‘Locked door’ approach to mental health from employers

A survey carried out by Rethink Mental Illness has found there’s still prejudice/discrimination when it comes to employers hiring people with mental health issues.

According to the charity, the figures show:

  • 68% of employers hiring someone with severe mental health issues worry they won’t fit into the team
  • 83% of employers would worry someone with a severe mental illness couldn’t deal with the pressures of the job
  • 54% of employers surveyed wouldn’t know how to support someone with schizophrenia

The one that really made for eye-opening reading was:

“Only 43% of all people with mental health problems are in employment, compared to 74% of the general population.” – Rethink Mental Illness survey 2017

How can society do this to people who have illnesses they can’t help? Would they do the same to someone with a broken leg? The problem is, many employers aren’t sure how to deal with people who suffer mentally. Do you treat us differently? Do you treat us the same but keep an extra eye out?

Recently a lady in the US tweeted about how she needed to take a ‘mental health day off’ and what her boss’ reaction was. Read the article here. It went viral because he responded in such an accepting way and thanked her for reminding everyone of the importance of mental health sick days.

Email resposne

(Courtesy of metro.co.uk)

 

Programmes like Time to Change (of which I’m a Champion – Read my story) are helping to end this stigma and also helping organisations to understand what to do when someone needs help. Years ago, I faced discrimination and not great treatment after I was diagnosed with depression. I was made to feel bad about myself, the work I was doing and the fact I didn’t wear make-up to work to ‘make myself more presentable’.

All of the above is why I got involved and became a Champion. I’m proud of how far I’ve come in my career despite my mental health not always being up to scratch. Being accepted by colleagues and in fact, respected, really helps. I was thanked by someone who’d been having mental health issues for reassuring her that there’s no shame in talking about it. Because there isn’t.

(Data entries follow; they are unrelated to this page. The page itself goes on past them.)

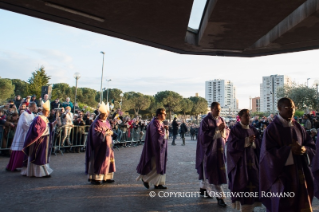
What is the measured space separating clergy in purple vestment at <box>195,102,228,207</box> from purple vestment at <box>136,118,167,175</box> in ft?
3.32

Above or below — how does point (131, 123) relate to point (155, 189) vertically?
above

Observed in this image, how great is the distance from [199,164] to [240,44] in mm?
9293

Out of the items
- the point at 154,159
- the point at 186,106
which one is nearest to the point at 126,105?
the point at 186,106

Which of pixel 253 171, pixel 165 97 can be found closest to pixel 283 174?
pixel 253 171

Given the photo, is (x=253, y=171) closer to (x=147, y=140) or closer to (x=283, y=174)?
(x=283, y=174)

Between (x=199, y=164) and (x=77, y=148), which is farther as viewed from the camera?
(x=77, y=148)

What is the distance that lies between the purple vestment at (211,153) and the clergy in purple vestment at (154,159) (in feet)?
3.39

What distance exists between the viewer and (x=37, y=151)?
8062 mm

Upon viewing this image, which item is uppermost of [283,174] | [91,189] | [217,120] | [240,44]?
[240,44]

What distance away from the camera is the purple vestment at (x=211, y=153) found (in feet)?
18.8

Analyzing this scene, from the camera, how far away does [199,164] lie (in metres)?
6.26

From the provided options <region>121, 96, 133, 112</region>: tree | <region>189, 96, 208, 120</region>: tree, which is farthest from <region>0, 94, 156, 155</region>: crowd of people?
<region>189, 96, 208, 120</region>: tree

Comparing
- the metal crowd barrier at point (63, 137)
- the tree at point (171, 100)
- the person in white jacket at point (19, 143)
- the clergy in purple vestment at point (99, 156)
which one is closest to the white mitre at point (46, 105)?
the person in white jacket at point (19, 143)

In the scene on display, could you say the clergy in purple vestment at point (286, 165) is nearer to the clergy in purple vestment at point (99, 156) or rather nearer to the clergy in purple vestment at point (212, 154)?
the clergy in purple vestment at point (212, 154)
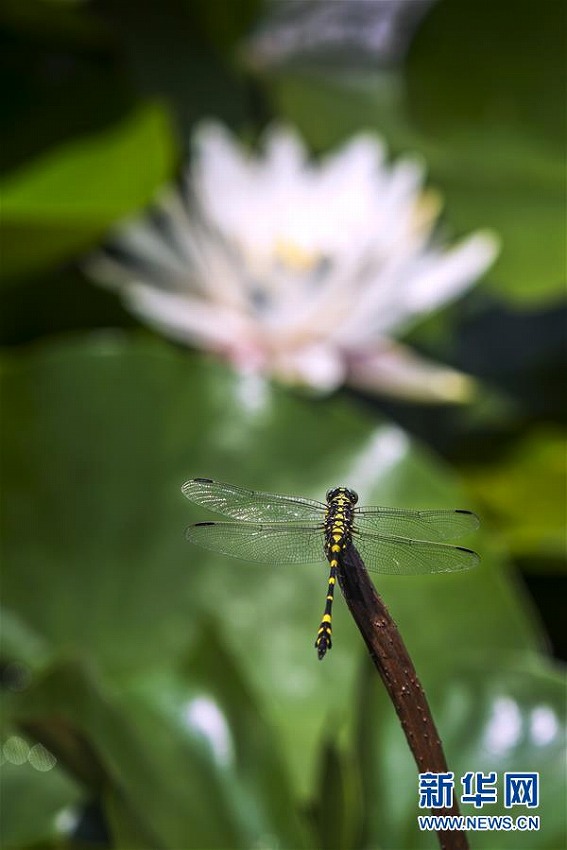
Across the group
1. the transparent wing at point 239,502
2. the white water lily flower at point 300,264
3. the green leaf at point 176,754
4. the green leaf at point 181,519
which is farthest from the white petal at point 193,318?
the transparent wing at point 239,502

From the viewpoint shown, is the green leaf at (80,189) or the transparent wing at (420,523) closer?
the transparent wing at (420,523)

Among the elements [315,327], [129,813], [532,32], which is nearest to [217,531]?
[129,813]

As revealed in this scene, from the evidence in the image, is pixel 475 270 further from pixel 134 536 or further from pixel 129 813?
pixel 129 813

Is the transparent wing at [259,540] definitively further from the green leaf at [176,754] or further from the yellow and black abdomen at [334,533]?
the green leaf at [176,754]

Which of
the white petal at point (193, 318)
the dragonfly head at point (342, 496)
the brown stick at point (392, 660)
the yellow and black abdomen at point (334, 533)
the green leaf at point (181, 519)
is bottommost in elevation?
the brown stick at point (392, 660)

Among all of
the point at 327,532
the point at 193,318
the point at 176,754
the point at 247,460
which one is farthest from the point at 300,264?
the point at 327,532

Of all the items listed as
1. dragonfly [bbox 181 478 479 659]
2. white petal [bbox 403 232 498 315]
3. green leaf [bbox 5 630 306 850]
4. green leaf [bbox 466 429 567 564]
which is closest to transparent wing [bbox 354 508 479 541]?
dragonfly [bbox 181 478 479 659]
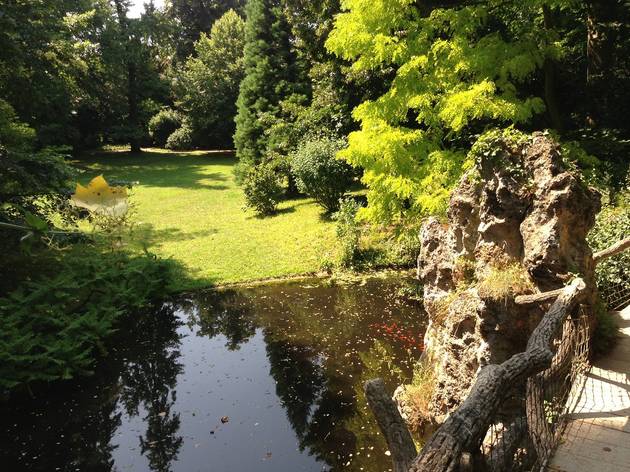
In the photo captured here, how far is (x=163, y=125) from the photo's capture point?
39.8 m

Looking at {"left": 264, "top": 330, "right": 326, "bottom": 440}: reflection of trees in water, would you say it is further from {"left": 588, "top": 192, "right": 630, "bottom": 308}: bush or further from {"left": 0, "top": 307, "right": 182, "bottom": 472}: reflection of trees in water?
{"left": 588, "top": 192, "right": 630, "bottom": 308}: bush

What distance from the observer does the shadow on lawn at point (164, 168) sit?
2681cm

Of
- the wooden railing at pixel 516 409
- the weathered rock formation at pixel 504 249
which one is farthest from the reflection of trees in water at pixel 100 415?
the wooden railing at pixel 516 409

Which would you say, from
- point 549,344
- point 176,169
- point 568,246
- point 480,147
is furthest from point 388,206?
point 176,169

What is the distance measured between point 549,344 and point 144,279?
9994 millimetres

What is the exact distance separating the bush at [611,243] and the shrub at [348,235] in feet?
19.9

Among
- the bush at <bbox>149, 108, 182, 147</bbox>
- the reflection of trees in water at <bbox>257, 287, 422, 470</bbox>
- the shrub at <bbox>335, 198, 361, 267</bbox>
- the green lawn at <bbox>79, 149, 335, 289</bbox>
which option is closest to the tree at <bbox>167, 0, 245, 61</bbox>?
the bush at <bbox>149, 108, 182, 147</bbox>

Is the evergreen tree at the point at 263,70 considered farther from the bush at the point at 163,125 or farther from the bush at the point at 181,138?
the bush at the point at 163,125

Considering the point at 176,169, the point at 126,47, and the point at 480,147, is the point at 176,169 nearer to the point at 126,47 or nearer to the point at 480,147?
the point at 126,47

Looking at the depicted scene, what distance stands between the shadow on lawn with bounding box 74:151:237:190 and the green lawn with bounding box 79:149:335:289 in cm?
12

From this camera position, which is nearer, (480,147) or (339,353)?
(480,147)

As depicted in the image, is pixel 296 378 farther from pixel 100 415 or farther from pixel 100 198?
pixel 100 198

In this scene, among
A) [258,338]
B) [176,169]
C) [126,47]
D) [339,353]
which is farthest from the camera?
[126,47]

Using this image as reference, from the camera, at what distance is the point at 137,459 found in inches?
248
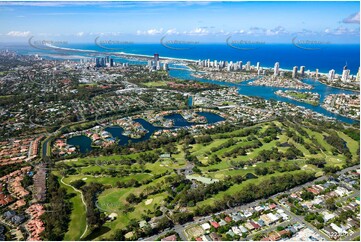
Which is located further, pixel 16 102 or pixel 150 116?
pixel 16 102

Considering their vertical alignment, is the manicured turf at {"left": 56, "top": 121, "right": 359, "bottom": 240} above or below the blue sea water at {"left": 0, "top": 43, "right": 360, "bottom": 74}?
below

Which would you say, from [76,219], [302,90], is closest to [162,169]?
[76,219]

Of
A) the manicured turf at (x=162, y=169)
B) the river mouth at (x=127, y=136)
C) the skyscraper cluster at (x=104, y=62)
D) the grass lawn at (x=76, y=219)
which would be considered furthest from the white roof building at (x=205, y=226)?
the skyscraper cluster at (x=104, y=62)

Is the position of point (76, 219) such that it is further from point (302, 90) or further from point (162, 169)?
point (302, 90)

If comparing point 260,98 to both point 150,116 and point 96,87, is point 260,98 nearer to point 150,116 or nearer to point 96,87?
point 150,116

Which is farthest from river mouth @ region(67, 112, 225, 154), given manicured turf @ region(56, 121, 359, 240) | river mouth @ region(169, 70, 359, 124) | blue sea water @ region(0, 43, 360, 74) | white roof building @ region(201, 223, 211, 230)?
blue sea water @ region(0, 43, 360, 74)

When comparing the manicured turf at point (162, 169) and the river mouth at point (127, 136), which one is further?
the river mouth at point (127, 136)

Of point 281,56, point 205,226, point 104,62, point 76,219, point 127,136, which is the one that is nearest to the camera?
point 205,226

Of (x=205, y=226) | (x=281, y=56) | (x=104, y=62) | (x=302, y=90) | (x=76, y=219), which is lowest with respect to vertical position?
(x=76, y=219)

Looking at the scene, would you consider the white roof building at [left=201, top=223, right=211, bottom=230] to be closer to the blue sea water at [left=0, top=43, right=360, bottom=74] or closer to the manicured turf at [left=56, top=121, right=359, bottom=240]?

For those who won’t hire someone with a mental health issue, thank you. You make us realise how awesome and how much potential we have. It might knock us down initially but when we find the right organisation, it builds us up bigger and better than before.

If this has happened to you, keep going. You can beat this and find the right job for you.

Stay positive 🙂

Social is helping us talk mental health

“Now that I’ve created my new blog, what do I talk about? How do I narrow it down?”

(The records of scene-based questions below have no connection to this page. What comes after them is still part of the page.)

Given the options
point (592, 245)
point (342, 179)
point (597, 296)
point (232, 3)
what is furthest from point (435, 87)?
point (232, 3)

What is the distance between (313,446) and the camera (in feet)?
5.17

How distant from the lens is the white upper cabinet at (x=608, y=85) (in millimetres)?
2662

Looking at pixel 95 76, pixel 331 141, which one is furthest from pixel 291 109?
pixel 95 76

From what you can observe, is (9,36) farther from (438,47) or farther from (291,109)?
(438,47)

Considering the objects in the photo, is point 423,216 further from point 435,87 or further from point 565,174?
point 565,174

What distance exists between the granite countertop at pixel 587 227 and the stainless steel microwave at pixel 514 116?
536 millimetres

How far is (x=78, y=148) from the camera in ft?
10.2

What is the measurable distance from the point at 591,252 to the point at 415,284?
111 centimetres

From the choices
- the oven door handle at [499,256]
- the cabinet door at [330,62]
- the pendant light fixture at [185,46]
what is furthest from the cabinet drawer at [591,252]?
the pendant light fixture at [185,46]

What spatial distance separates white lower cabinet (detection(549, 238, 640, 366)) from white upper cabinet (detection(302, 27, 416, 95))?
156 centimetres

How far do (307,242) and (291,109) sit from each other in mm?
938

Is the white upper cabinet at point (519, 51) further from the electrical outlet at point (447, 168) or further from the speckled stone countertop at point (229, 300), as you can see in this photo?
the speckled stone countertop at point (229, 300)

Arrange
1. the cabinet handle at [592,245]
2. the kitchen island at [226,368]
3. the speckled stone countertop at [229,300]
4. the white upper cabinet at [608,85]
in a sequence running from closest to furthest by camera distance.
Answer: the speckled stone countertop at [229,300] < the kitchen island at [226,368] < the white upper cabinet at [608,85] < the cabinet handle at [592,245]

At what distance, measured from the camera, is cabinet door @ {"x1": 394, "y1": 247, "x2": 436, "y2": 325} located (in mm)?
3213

These were the thoughts I had before a Google Alert popped into my inbox and made the choice easier. It actually highlights exactly why I started this blog in fact. Fate or what?

After reading this piece by I:D US about how social media is changing the way we talk about mental health, I realised that’s what me and so many others are doing. We’re all finding ways of coping with our mental health by using or doing whatever is accessible to us. And social media for so many works.

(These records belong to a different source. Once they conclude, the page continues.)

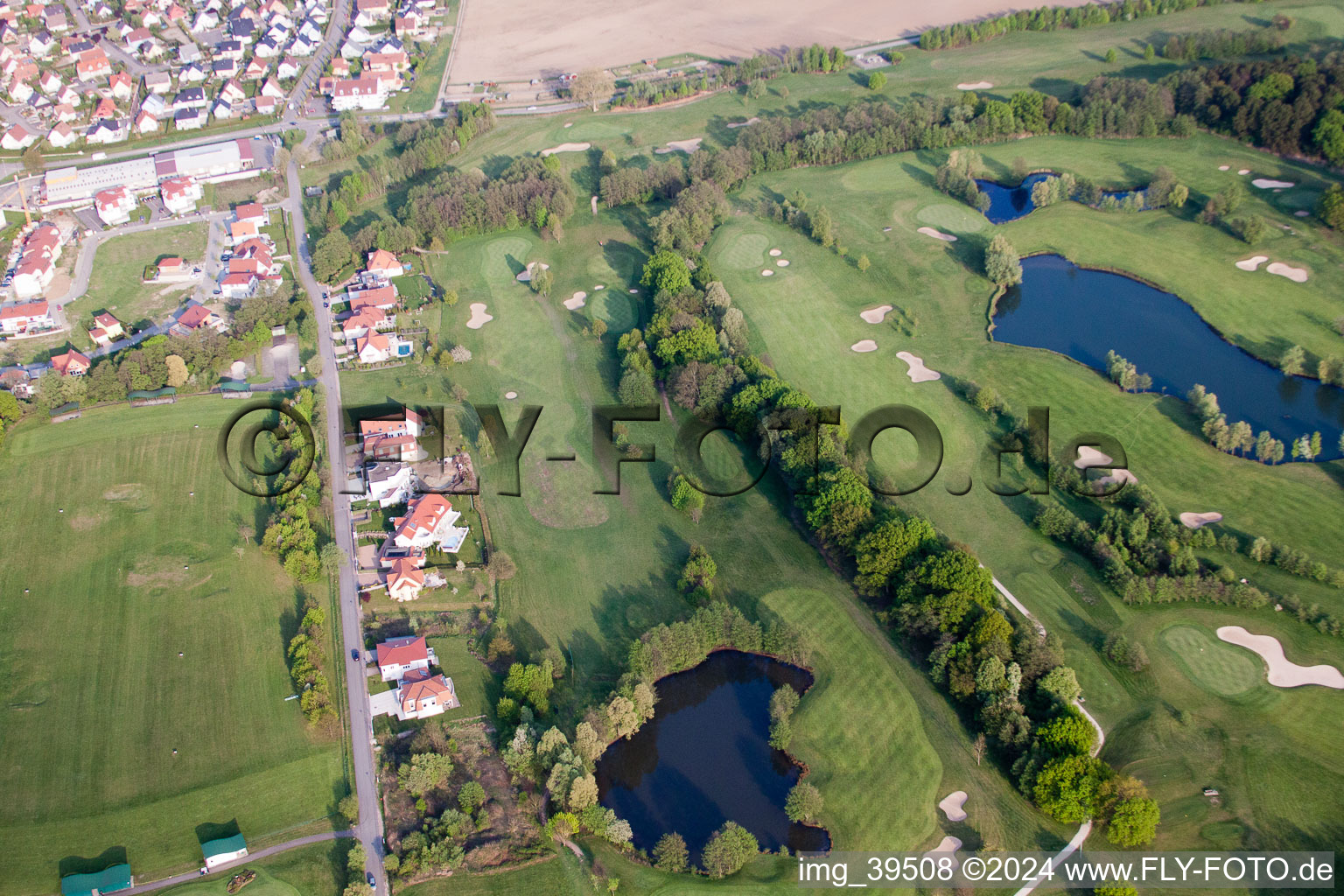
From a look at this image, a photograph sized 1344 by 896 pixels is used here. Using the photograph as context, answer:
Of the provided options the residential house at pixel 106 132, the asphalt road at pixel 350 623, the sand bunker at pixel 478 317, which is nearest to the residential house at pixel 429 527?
the asphalt road at pixel 350 623

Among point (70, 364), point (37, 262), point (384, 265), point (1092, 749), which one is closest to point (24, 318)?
point (37, 262)

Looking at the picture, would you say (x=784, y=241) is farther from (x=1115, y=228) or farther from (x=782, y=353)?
(x=1115, y=228)

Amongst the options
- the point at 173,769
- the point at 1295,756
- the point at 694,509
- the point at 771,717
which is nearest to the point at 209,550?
the point at 173,769

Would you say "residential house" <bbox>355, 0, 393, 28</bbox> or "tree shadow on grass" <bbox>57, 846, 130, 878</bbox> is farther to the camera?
"residential house" <bbox>355, 0, 393, 28</bbox>

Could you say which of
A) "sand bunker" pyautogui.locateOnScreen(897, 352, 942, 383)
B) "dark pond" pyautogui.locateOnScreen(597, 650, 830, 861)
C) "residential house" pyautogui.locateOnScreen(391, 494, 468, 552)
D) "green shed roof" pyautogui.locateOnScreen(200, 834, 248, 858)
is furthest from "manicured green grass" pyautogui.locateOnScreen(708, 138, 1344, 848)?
"green shed roof" pyautogui.locateOnScreen(200, 834, 248, 858)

“77% said of young people say it’s easier to find personal stories and advice online than in-person.” – ID:US

It’s really incredible that so many of us who worry about starting these blogs in the first place, do so anyway. Mental strength prevails. We worry in case anyone judges us, doesn’t like what we’re saying, or even worse, doesn’t bother reading it. There’s been a lot to say that social media has had a negative effect on people too. Making people less sociable (the irony), low self esteem and confidence if no one likes or comments on their photos, are a few examples.

(The anxious part of my brain is worrying now that what I’m saying won’t make sense… And so the fight continues)

The key stats I picked out from the ID:US piece (featuring a survey carried out by the Born This Way Foundation) were:

  • 84% of people said social media let them speak to people who were facing similar challenges
  • 70% of those asked said they used the internet to message professionals who could offer support
  • Creating friendships and a support network online is really important

So, what we learn from this?

Making connections is really important. Whether you do it in person or via the internet. The purpose of so many mental health blogs written by those experiencing it are to help raise awareness. It’s also to let those who are suffering know they’re not alone. If my blog can encourage someone to reach out, find out more information or make a new friend, I’m happy about that.